» **Supplied records**

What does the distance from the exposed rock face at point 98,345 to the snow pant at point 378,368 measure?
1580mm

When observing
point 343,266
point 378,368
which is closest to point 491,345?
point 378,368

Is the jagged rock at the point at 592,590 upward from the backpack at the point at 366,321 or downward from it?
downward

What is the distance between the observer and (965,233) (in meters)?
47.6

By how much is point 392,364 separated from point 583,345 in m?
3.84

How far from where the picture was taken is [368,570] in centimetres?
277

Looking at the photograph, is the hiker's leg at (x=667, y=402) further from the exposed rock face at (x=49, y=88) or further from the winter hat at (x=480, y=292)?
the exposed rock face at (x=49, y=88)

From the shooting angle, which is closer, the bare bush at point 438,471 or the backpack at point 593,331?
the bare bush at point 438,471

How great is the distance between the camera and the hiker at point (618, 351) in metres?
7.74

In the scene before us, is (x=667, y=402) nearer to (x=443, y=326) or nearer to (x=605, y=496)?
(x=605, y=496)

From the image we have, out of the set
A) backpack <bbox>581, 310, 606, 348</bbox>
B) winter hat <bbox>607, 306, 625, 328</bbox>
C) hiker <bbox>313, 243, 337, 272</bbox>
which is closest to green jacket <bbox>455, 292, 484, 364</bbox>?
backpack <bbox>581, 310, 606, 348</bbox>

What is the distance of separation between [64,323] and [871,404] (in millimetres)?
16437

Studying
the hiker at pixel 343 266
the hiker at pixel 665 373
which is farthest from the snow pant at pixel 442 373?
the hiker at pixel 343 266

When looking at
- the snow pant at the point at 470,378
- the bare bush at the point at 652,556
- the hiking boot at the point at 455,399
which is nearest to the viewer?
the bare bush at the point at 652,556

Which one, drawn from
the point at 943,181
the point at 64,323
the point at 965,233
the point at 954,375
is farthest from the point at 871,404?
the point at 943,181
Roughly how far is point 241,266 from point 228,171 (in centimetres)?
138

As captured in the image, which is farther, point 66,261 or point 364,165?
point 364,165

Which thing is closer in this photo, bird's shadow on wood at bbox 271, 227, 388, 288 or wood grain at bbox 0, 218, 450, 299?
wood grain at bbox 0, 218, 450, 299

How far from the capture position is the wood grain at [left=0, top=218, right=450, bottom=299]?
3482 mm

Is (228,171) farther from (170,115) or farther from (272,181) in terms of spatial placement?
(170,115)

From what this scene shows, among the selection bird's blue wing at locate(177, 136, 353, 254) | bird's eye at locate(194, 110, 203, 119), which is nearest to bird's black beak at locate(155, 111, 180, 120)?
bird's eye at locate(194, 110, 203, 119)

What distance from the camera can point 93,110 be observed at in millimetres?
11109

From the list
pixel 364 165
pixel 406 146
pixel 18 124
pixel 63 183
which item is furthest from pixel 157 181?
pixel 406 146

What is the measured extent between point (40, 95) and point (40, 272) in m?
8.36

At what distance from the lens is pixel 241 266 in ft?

» **Direction**
Your task is to transcribe the material exactly.

» **Result**
What does the distance from the exposed rock face at point 98,345 to the snow pant at point 378,368 measure?
1580mm

When observing
point 343,266
point 378,368
which is closest to point 491,345?
point 378,368

Is the jagged rock at the point at 592,590 upward from the backpack at the point at 366,321 or downward from it?
downward

What is the distance between the observer and (965,233) (in meters)?
47.6

By how much is point 392,364 separated from point 583,345 in m?
3.84

How far from where the picture was taken is [368,570] in centimetres?
277

Looking at the photograph, is the hiker's leg at (x=667, y=402) further from the exposed rock face at (x=49, y=88) or further from the winter hat at (x=480, y=292)?
the exposed rock face at (x=49, y=88)

From the shooting angle, which is closer, the bare bush at point 438,471 or the backpack at point 593,331?
the bare bush at point 438,471

How great is the distance between the camera and the hiker at point (618, 351) in metres?
7.74

In the scene before us, is (x=667, y=402) nearer to (x=443, y=326) or nearer to (x=605, y=496)?
(x=605, y=496)

From the image we have, out of the set
A) backpack <bbox>581, 310, 606, 348</bbox>
B) winter hat <bbox>607, 306, 625, 328</bbox>
C) hiker <bbox>313, 243, 337, 272</bbox>
which is closest to green jacket <bbox>455, 292, 484, 364</bbox>?
backpack <bbox>581, 310, 606, 348</bbox>

What is the distance of separation between [64,323] and [871,404] (in millimetres)?
16437

Studying
the hiker at pixel 343 266
the hiker at pixel 665 373
which is farthest from the snow pant at pixel 442 373?
the hiker at pixel 343 266

When looking at
- the snow pant at the point at 470,378
- the bare bush at the point at 652,556
- the hiking boot at the point at 455,399
which is nearest to the viewer?
the bare bush at the point at 652,556

Which one, drawn from
the point at 943,181
the point at 64,323
the point at 965,233
the point at 954,375
is farthest from the point at 871,404?
the point at 943,181
Roughly how far is point 241,266 from point 228,171 (in centimetres)?
138

As captured in the image, which is farther, point 66,261 or point 364,165?
point 364,165

Which thing is closer in this photo, bird's shadow on wood at bbox 271, 227, 388, 288 or wood grain at bbox 0, 218, 450, 299?
wood grain at bbox 0, 218, 450, 299

How far from the capture position is the wood grain at [left=0, top=218, right=450, bottom=299]?
3482 mm

Is (228,171) farther from (170,115) or farther from (272,181) in terms of spatial placement?
(170,115)

From what this scene shows, among the selection bird's blue wing at locate(177, 136, 353, 254) | bird's eye at locate(194, 110, 203, 119), which is nearest to bird's black beak at locate(155, 111, 180, 120)?
bird's eye at locate(194, 110, 203, 119)

What distance from the camera can point 93,110 be observed at in millimetres?
11109

From the list
pixel 364 165
pixel 406 146
pixel 18 124
pixel 63 183
which item is furthest from pixel 157 181?
pixel 406 146

What is the measured extent between point (40, 95) and point (40, 272) in m?
8.36

At what distance from the lens is pixel 241 266 in ft?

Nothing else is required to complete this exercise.